When applying tACS to stimulate 2 regions, 4 additional electrodes are usually required. Effective stimulation depends on selecting optimal electrode placements, but this is challenging due to the limited research on targeting 2 brain regions. Furthermore, the strongest electrical field often does not directly align beneath the electrode. For example, we simulated the electrical field distribution using a traditional montage targeting M1 (Fig. 2A). In this setup, one electrode was placed near M1 and the other on the forehead. This montage does not seem to provide focal stimulation of M1, as the electrical field is distributed across a wide range of brain regions. Optimization tools like SimNIBS are therefore crucial. This tool identifies the strongest electrical field based on EEG channel locations58), optimizing the effectiveness of dual-region tACS. For example, we simulated the electrical field distribution targeting the left and right M1 (Fig. 2B). This setup was designed to achieve 0.2 V/m in both M1 regions using 4 electrodes. These simulations emphasize the importance of advanced tools like SimNIBS for optimizing electrode placements and intensities in dual-region tACS, ensuring precise and effective stimulation of target regions.

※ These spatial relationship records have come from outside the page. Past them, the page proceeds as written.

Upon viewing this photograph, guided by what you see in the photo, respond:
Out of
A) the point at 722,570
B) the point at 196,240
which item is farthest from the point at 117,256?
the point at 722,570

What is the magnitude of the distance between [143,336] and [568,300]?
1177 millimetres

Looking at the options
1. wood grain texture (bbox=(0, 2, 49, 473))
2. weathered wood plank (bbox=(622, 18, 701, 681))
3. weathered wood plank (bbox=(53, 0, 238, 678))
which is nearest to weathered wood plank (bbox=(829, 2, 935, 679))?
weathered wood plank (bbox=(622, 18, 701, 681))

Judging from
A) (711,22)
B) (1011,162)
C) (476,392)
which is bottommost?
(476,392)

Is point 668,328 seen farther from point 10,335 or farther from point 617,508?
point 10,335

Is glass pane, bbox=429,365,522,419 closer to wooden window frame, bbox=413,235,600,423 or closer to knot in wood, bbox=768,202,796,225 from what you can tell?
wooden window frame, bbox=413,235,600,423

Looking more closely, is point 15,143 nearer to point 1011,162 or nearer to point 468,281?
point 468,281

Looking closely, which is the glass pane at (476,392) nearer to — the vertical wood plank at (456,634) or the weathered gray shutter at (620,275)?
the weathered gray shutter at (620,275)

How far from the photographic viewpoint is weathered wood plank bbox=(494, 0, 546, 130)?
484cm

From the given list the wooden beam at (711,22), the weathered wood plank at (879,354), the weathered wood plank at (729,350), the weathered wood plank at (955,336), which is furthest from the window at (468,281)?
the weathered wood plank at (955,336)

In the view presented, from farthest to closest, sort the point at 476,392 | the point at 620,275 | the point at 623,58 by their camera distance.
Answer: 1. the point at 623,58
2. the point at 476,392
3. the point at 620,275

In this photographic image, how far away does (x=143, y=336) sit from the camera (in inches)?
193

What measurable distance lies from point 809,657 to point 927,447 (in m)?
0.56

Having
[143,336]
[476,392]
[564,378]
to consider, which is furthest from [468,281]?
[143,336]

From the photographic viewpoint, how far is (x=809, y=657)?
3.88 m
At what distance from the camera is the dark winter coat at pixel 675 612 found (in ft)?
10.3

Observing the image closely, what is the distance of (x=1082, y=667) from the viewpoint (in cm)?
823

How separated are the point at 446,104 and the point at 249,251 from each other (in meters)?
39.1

Fig. 2. Simulation of electrical field strength using a template MRI

(A) Standard tACS montage targeting the left M1, with each electrode measuring 5 cm × 7 cm and an intensity of 1.0 mA. (B) Optimized tACS montage targeting both left and right M1. This optimization identified the optimal electrode placements and intensities to achieve 0.2 V/m at the targeted regions. The configuration used electrodes (diameter = 1 cm) with a maximum intensity of 1 mA. The optimal stimulation placements and intensities were determined as Cz (±1 mA), C3 (±0.79 mA), C4 (±1 mA), and CPz (±0.79 mA)

tACS, transcranial alternating current stimulation

Conclusions

This minireview summarized the effects of tACS on specific cortico-cortical networks and related behaviors. Our findings suggest that evidence for changes in FC and behavior resulting from simultaneous tACS targeting 2 regions is inconsistent and based on a limited number of studies. We also highlighted future directions for investigating network modulation to deepen our understanding of cortico-cortical interactions. While traditional NIBS techniques typically target individual brain regions, recent studies indicate that behavior is regulated by interconnected brain regions. Dysfunctional cortico-cortical networks have been associated with conditions like epilepsy59), attention deficit hyperactivity disorder60), and stroke61). If tACS can modulate these networks, it may offer considerable potential for neurorehabilitation. With ongoing advancements in research and technology, targeting cortico-cortical networks with tACS could provide innovative and effective neurorehabilitation strategies, offering new opportunities to improve outcomes across various brain functions.

Funding

This work was supported by a Research Fellowship for Young Scientists and a grant-in-aid for JSPS Fellows from the Japan Society for the Promotion of Science (Grant No.: 222270200002MY and 23KJ1810).

Conflicts of Interest

The author declares no conflict of interest.

Appendix 1

Search: (transcranial alternating current stimulation) AND (functional connectivity) Filters: Humans, English, Adult: 19+ years.